If you have used compounded medications at any point over the past 40 years in the Portland area, you have probably met or spoken with Joe. Joe is committed to patient care and working with his partners to operate Coastal Pharmacy & Wellness with the utmost integrity. His sense of humor and genuine compassion are well known to patients and practitioners alike.
Working with Joe is just as fun as you might imagine – even though what we do is serious business, Joe is always making us laugh. We thought we’d take some time to fill you in on some things you may not know about him.
Where did you grow up?
In South Portland as one of seven. I have five brothers and a sister. Do I have to tell you when I was born? [No.]
What prompted you to become a pharmacist?
I’ll give you the real story. A friend from my neighborhood and I used to drive in to Cheverus High School together. He told me he was going to go to pharmacy school, because “there are jobs everywhere.” That made sense to me: you spend all that time and money attending school, it would be good to have a job when you’re done. My older brother had friends who were graduating college and couldn’t find jobs. So for me it was simply that it made sense, but as luck would have it, I can’t imagine doing anything else. And to elaborate, I never worked in a pharmacy until I graduated, which is unusual. Totally lucky.
Before that rational decision, what did you want to be when you grew up?
It’s crazy, but I always wanted to own a business. A friend’s dad owned a business, and we used to talk about owning a business together, which we never did. But that’s what I’ve always wanted to do.
What has surprised you most about having your own business?
I didn’t realize, although people will tell you, that you marry the business. It’s with you all the time, 24-7. So, that’s what I found out.
How has the compounding industry changed over the past five years?
That’s easy: It’s all about safety, quality, and efficiency. You also want to establish good processes, and then record your processes. It’s important to focus on improvements, safety, quality, and efficiency. We’re always making improvements: assess and reassess.
How do you like to spend non-working hours (even though you’re “married to the business)?

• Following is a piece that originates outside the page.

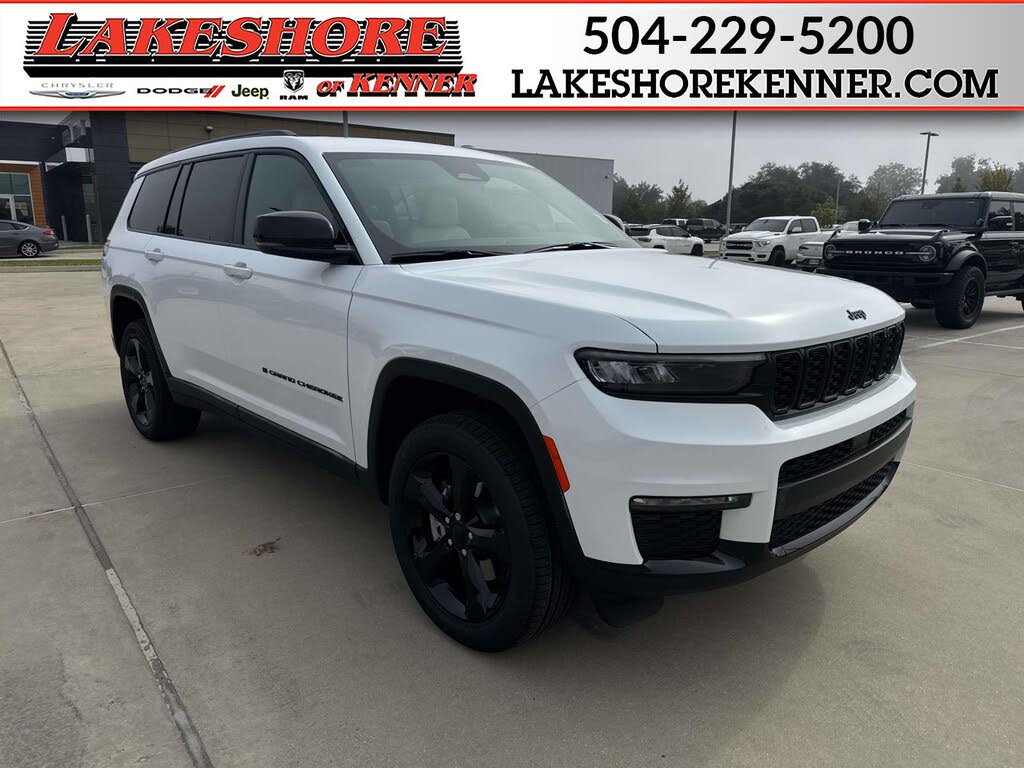 2025 Jeep Grand Cherokee L Limited RWD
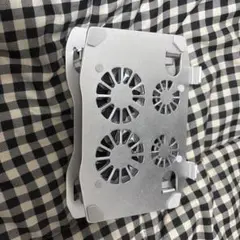 タブレットスタンド 冷却ファン付き 冷却スタンド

Well, I like to be out there, thinking about the business… First, it’s family – hanging around with family is the best. When we can all get together, it’s a good time. For me, just for myself, exercise – particularly cycling.
What was your favorite toy as a kid?
(Laughs) Let me think about that: let’s go pogo stick.
What personality trait has gotten you into trouble?
Well, there just may have been times when I should have been more serious than I had been.
Which is your favorite Seinfeld episode?
The one with the pinkie toe (The Fire). Kramer rescues a woman’s pinkie toe, puts it in a Cracker Jack box and hijacks a bus to get it to the hospital. “I gotta toe here buddy, step on it!” Then George tells him, “You’re Batman!” This is also tied in with all the episodes in which George claims to have worked for Vandelay Industries. [Note: Joe is quite the Seinfeld aficionado, and he and I often bring Seinfeld episodes into our interactions.]
What’s the best piece of advice you’ve been given?
Don’t give up. That was my mom, “Just don’t give up. It’s gonna be all right. Just hang in there.” You really don’t realize what your parents have to teach you until they’ve gone, and then you reflect. Wish I’d talked to them a little bit more.
Joe started at Rosemont Pharmacy, where he eventually was trained as a compounding pharmacist. He went on to become one of the founding partners of Portland Professional Pharmacy and, years later, one of the founding partners of Apothecary by Design. He received full Fellowships from the International Academy of Compounding Pharmacists (IACP) and the American College of Apothecaries (ACA). He is also certified for specialty training in women’s healthcare by ACA. He received his degree in pharmacy at Massachusetts College of Pharmacy and graduated in 1979 with a BS in Pharmacy.